Formé au Stade Rochelais avant de s'envoler au Stade Toulousain en 2002, où il a gagné à trois reprises la Coupe d'Europe, Jean-Baptiste Elissalde refuse lui de donner un favori pour cette rencontre particulière pour lui. "Quand tu as passé ta vie dans ces deux clubs, c’est un peu particulier. Ton cœur balance. Me demander pour qui je suis, ce serait malvenu. C’est comme si je devais choisir entre mes deux enfants, c’est trop compliqué. Cela a une connotation un peu plus Top 14 et les mecs se connaissent par cœur, analyse l'ancien demi de mêlée. Les entraîneurs ont déjà préparé deux fois le match, les joueurs ont aussi un a priori par rapport à une équipe étrangère. On dit que c’est nouveau pour la Rochelle, mais pour cette génération de Toulouse, c’est aussi nouveau pour eux même s’ils ont gagné le championnat il y a deux ans. Au vu des forces en présence, et des qualités des deux équipes, il n’y a pas forcément de favori."

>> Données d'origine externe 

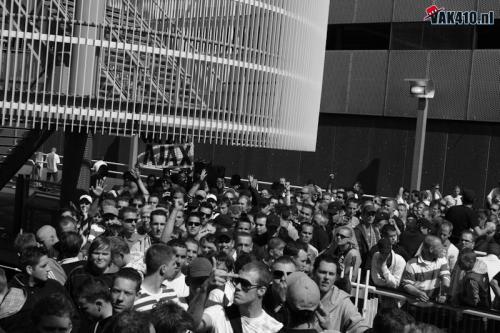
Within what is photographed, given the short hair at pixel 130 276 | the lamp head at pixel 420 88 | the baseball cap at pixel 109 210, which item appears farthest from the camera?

"Deux équipes qui jouent énormément" selon Guirado

Vainqueur avec Toulon de la Champions Cup en 2015, la dernière remportée par un club français, face à Clermont, Guilhem Guirado note néanmoins des différences entre ces rencontres de Top 14 et les affrontements en Europe, d'autant plus entre deux équipes françaises. "On retrouve une équipe qu'on a l'habitude de jouer, mais c'est une rencontre d'un autre calibre car les équipes sont obligées de se découvrir. On sait que l'arbitrage arrive à avantager le fait de jouer beaucoup plus et d'enchaîner les temps de jeu, explique le talonneur, actuellement à Montpellier. C'est quelque chose de différent. C'est aussi lié à notre championnat et sa difficulté. Cela perd un peu de sel d'affronter une équipe française, mais La Rochelle est peut-être plus avantagée car ils ont joué des équipes anglo-saxonnes, alors que Toulouse a joué Clermont et Bordeaux-Bègles pour se qualifier. C'est une compétition à part, mais ça sera un beau match car ce sont deux équipes qui jouent énormément."

Une chose est sûre: pour la neuvième fois de l'histoire de la compétition, un club français remportera le trophée. Toulon y est parvenu à trois reprises entre 2013 et 2015, alors que Brive avait remporté la deuxième édition, en 1997. Cette saison, Toulouse a peut-être l'avantage psychologique avec ses deux victoires en Top 14 face à La Rochelle, une première fois en septembre (39-23) et il y a quelques semaines (14-11), en février, en déplacement au stade Marcel-Deflandre.